Task instructions –
In the data below, change "Of all the options" to "Among the listed points" wherever it occurs, and reproduce every line with no other alterations.

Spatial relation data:
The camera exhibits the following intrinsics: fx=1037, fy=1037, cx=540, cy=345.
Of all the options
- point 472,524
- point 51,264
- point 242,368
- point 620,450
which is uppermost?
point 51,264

Output of the exercise –
The camera exhibits the following intrinsics: fx=1037, fy=1037, cx=540, cy=345.
Among the listed points
- point 472,524
- point 51,264
- point 242,368
- point 620,450
which is uppermost?
point 51,264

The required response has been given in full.